Legisladores de la Cámara de Representantes presentaron la Ley de Interruptores de Emergencia para la IA el 23 de julio, la cual exige a los principales desarrolladores integrar mecanismos de apagado de emergencia en sus sistemas avanzados de inteligencia artificial. Esta medida bipartidista surge tras un incidente de seguridad de OpenAI que afectó a la infraestructura de Hugging Face.
Los representantes Ted Lieu (demócrata por California) y Nathaniel Moran (republicano por Texas) introdujeron el proyecto de ley para cubrir a las empresas que obtienen al menos 500 millones de dólares anuales de tecnología de IA calificada y modelos desarrollados con más de 100 millones de dólares en capacidad de cómputo. La medida permitiría al Departamento de Seguridad Nacional ordenar ralentizaciones o cierres de sistemas tras incidentes que causen al menos 10 muertes o 100 millones de dólares en daños.
La propuesta se deriva de la revelación de OpenAI del 21 de julio sobre cómo GPT-5.6 Sol y un modelo previo a su lanzamiento eludieron su entorno aislado durante pruebas internas y comprometieron los sistemas de Hugging Face. Hugging Face logró contener la actividad sin que se produjeran cambios en sus modelos públicos.

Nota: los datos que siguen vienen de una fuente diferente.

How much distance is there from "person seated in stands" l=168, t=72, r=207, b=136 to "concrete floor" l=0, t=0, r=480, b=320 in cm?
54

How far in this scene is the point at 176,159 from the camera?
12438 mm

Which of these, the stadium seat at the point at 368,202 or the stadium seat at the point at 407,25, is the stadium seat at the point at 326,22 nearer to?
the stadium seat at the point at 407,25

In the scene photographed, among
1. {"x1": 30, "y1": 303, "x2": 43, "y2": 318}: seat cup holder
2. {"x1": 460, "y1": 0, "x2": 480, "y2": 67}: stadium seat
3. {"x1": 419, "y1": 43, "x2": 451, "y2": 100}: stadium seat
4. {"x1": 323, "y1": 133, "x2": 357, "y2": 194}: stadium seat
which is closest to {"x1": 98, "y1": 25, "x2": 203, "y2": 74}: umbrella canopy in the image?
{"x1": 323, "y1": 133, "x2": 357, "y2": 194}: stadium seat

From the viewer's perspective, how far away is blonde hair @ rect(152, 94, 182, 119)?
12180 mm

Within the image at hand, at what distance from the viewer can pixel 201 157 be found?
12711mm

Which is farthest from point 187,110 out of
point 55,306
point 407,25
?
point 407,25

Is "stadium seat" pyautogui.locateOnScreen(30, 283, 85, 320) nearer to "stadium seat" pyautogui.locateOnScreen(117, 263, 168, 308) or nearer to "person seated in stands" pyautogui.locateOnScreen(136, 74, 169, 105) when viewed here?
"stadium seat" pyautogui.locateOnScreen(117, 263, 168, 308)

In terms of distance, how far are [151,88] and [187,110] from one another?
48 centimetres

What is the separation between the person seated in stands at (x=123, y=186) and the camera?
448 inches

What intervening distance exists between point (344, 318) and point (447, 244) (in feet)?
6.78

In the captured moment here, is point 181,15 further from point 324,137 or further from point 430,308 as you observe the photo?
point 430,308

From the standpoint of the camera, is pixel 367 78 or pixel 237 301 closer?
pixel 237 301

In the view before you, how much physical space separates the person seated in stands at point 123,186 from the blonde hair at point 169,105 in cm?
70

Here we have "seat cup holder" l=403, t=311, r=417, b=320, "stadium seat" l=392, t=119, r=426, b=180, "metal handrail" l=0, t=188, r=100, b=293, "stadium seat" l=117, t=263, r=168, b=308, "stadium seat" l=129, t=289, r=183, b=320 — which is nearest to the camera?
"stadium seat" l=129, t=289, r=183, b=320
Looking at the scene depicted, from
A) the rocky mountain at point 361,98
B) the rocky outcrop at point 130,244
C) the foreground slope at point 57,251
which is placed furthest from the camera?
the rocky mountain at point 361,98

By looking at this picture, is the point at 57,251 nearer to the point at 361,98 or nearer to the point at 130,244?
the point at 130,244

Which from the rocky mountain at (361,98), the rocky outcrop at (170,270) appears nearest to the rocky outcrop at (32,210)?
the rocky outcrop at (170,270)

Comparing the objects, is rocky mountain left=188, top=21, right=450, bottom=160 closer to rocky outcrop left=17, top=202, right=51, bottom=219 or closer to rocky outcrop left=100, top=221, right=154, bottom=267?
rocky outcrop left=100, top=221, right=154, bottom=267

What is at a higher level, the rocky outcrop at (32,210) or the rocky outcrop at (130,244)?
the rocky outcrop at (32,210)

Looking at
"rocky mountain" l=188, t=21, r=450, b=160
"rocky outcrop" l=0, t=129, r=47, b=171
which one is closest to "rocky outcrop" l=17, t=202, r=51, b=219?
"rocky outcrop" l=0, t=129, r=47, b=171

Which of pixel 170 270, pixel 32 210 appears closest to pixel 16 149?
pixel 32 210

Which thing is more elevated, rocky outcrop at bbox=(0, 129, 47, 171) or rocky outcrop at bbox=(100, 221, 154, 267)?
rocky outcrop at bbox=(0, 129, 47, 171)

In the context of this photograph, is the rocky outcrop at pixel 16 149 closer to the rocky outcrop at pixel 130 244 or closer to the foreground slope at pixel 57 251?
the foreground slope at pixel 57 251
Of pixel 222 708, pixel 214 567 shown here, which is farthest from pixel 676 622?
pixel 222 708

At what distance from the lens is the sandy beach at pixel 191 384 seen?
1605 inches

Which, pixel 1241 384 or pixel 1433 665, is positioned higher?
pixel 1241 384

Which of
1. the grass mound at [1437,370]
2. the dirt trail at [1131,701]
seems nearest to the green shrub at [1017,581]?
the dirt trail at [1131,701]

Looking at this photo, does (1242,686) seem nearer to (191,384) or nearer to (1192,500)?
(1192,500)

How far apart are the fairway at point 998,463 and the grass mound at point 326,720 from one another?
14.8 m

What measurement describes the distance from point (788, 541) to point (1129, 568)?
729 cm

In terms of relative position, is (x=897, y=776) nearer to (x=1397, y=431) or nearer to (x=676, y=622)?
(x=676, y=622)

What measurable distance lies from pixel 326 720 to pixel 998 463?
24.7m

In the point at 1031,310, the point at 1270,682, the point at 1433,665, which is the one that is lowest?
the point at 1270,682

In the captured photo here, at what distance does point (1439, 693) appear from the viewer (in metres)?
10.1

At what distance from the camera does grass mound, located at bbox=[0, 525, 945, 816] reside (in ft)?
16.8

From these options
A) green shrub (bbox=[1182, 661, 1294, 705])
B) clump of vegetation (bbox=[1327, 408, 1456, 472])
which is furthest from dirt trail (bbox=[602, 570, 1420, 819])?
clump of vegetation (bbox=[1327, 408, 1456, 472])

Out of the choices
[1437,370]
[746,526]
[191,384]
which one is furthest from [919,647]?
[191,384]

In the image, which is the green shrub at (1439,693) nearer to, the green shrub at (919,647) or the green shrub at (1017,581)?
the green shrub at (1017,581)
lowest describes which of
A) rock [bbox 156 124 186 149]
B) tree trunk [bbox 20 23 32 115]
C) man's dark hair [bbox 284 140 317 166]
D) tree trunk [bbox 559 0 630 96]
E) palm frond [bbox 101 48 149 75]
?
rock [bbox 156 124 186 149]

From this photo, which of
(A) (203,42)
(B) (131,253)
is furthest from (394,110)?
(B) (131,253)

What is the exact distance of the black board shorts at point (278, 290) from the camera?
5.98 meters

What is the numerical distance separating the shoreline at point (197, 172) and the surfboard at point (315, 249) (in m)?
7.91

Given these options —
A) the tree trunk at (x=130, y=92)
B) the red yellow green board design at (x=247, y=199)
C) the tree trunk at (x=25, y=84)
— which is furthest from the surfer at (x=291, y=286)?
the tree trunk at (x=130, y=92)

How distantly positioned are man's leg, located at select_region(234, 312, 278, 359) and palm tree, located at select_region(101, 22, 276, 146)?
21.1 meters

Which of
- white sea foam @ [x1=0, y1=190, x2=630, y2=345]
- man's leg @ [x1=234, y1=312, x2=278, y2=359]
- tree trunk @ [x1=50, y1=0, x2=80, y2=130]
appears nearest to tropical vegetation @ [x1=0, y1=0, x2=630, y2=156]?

Los desarrolladores sujetos a esta ley deberán implementar controles para limitar, suspender o apagar los sistemas. El proyecto también establece requisitos para la notificación de incidentes en un plazo de 15 días y la preservación de los pesos de los modelos. Las sanciones podrían alcanzar los 20 millones de dólares por día en caso de ignorar una orden de emergencia.
El CEO de Hugging Face, Clément Delangue, pidió una mayor transparencia el 27 de julio, incluyendo la publicación de los rastros de actividad para su estudio independiente.